**Selection**
○ ○ ○ ○

What you will learn:

  • Prioritize people and processes before technology
  • Think, work and deliver horizontally
  • Fail fast, learn from mistakes and deliver business value
  • Achieve the Data Vault approach buy-in from stakeholders and performers
  • Deliver value through business sponsorship and business focus

Speaker: Doug Needham

Organically Identifying Data Model subject areas through Data Structure Graphs

By using Graph theory metrics to identify connected components in a Data Model we can use this method to identify groups of tables that should be considered together for data warehousing.

Business owners, and subject matter experts are invaluable in identifying subject areas that they need to focus on for creating data warehouse components. Using Graph theory to analyze our source data models we can enhance and verify their priorities.

Topics:

  • How to transform an Entity Relationship Diagram to a Data Structure Graph
  • Use a Data Structure Graph to evaluate organic subject areas, Entropy, and other metrics.
  • Apply these metrics to compare data models.

Speaker: Zoltan Csonka

One year journey with data vault on modern cloud data stack

Some of the most frequent requirements from our customers deal with data silos, building the single version of the truth, reducing re-engineering overhead and building up trusted data warehouses. Oftentimes, we’re explicitly asked to do integration and data modelling.

We have been using Data Vault 2.0, empowering clients to better understand their own organizations, evolve and thrive on data. We help them answer questions, such as how to create robust processes that endure changes, how to apply a modern data stack to build a data warehouse faster, how to model data to be able to handle complexity, how to integrate data coming from many different and rapidly changing sources. You will learn about our experiences during this one year period.

Topics Covered:

  • How we started with DV2.0 and why
  • Why and where we have used DV2.0
  • Challenges: good and bad experiences based on projects from the education and the e-commerce domains
  • Designing and implementing DV2 on a modern cloud stack
  • Architecture and technology
    such as Fivetan + DBT + Snowflake / BigQuery + Airflow + Lucidchart / SqlDBM / Vertabelo + Python

Speakers: Tracy McDonagh, Keith Evans

The Impact of Delivery with Data Vault & WhereScape

Amica Life Insurance’s small IT Team of three had the unique opportunity to start from scratch and modernize their data platform. After attending WWDVC and exploring WhereScape, Tracy immediately saw the advantages of the two together.

Attend this session and learn how Amica Life has been able to build out new processes with WhereScape and how they continue to rely on WhereScape to solve issues as they arise.

○ ○ ○ ○

**Data excerpt**
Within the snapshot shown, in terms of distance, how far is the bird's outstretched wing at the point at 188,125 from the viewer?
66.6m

○ ○ ○ ○

**Stated problem**
Name every person the session listing identifies as a speaker. Draw only on the session listing, not the data.

**Written answer**
Doug Needham, Zoltan Csonka, Tracy McDonagh, Keith Evans